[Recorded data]
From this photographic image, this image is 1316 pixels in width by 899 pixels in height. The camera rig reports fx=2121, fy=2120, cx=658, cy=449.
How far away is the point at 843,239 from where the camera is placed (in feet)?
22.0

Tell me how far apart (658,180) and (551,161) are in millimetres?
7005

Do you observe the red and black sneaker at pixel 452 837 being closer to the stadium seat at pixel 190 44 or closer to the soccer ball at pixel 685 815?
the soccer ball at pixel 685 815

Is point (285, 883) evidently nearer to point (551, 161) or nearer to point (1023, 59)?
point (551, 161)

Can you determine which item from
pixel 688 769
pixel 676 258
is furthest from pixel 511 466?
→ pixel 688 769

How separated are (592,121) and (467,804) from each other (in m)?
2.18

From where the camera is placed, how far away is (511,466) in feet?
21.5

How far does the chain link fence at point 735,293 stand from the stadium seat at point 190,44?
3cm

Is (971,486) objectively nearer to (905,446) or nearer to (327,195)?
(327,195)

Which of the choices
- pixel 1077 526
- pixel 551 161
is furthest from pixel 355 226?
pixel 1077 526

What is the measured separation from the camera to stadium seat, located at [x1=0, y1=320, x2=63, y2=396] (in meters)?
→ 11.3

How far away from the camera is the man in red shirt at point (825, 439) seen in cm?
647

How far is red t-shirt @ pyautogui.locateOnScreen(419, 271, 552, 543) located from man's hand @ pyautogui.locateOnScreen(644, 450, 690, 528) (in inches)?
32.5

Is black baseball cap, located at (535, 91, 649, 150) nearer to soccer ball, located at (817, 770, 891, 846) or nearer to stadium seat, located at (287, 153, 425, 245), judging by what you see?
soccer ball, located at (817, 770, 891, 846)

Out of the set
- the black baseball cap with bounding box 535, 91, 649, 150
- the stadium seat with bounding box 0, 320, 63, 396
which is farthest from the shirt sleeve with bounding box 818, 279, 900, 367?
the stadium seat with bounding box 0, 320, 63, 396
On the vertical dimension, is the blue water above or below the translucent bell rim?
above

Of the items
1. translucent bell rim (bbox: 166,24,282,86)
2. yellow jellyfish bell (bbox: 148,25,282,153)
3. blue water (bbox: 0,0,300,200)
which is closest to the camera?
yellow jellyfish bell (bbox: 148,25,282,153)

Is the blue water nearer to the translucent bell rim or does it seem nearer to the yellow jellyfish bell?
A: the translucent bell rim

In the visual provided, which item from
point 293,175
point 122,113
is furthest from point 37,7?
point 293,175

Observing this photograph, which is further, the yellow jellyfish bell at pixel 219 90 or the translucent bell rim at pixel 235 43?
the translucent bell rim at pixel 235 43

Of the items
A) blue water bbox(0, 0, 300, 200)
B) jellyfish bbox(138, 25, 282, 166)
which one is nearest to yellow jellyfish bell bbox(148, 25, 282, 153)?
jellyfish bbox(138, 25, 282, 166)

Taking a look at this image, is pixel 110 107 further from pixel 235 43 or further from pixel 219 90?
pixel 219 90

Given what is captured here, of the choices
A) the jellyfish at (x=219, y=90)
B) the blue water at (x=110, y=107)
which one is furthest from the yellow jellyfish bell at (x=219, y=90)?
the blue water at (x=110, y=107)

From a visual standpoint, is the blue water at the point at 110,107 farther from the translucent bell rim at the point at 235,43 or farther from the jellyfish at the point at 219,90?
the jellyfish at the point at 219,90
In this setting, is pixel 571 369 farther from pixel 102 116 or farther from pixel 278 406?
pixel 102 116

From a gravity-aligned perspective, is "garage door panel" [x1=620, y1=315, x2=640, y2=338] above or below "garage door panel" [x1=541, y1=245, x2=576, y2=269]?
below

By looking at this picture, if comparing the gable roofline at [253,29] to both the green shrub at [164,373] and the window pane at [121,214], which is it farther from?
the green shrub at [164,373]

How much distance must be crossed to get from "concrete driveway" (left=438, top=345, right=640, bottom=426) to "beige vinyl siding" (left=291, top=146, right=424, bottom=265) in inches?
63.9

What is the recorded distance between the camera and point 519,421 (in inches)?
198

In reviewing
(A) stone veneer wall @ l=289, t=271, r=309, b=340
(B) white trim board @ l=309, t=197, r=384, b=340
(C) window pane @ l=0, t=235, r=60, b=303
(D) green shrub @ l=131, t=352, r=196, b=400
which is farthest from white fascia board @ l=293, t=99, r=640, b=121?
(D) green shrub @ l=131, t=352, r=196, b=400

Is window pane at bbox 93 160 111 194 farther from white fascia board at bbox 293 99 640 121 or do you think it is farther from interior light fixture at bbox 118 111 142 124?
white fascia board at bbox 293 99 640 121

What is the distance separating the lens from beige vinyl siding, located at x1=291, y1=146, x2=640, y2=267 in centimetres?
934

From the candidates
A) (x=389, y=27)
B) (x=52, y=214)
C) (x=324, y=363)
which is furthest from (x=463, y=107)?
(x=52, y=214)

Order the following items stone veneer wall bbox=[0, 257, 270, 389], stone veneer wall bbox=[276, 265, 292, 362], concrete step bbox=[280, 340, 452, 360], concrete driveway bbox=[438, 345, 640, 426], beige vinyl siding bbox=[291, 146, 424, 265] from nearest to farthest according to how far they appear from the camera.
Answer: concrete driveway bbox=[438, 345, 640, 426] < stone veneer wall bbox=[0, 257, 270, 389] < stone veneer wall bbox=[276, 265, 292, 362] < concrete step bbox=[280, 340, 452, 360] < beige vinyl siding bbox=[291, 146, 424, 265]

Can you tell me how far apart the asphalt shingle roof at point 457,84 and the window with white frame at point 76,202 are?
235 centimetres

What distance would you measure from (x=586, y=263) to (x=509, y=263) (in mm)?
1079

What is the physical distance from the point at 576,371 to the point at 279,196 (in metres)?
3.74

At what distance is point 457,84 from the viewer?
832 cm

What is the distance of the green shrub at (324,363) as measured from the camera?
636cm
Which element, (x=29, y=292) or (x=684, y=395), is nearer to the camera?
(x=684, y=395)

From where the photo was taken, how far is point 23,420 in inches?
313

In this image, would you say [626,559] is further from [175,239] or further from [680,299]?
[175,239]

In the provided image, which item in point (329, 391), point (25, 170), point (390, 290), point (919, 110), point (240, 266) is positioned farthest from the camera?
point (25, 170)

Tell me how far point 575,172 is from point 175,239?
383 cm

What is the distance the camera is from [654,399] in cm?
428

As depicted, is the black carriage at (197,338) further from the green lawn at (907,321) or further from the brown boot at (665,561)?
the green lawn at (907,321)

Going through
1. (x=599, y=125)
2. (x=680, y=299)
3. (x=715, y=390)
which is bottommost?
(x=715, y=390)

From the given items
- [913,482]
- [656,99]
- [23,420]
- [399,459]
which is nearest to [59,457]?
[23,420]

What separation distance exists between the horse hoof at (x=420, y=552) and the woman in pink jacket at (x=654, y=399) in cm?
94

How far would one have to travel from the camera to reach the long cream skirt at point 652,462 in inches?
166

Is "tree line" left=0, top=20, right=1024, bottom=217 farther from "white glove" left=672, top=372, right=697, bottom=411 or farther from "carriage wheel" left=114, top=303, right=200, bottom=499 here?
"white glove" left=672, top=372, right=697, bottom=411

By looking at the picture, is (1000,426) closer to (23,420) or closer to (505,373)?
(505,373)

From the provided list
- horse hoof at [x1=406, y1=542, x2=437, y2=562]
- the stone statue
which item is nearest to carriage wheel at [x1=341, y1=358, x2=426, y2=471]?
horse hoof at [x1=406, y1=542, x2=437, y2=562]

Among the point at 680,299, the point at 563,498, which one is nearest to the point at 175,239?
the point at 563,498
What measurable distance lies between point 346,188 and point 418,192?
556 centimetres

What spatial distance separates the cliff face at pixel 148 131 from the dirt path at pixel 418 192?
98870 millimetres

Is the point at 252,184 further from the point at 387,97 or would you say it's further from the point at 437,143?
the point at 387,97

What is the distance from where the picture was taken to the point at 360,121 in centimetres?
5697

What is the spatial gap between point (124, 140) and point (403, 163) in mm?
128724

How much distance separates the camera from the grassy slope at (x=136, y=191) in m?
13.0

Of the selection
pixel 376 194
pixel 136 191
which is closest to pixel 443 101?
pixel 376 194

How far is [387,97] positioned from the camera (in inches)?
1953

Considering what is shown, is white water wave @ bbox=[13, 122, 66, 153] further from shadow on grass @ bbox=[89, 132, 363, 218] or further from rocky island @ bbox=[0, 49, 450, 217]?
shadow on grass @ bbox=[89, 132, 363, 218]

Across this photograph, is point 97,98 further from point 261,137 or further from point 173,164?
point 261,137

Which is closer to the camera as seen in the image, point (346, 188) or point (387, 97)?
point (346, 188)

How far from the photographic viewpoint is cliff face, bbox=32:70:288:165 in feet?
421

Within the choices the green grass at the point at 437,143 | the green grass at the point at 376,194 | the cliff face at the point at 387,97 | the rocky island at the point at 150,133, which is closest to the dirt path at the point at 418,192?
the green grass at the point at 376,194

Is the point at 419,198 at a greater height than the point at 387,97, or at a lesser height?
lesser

▶ _EXERCISE_: Starting at the line with "Is the point at 419,198" and continuing through the end of the data, write those lines out again, changing "greater height" to "higher level" and keeping everything else the same.

▶ _THE COMPLETED TASK_:
Is the point at 419,198 at a higher level than the point at 387,97, or at a lesser height?
lesser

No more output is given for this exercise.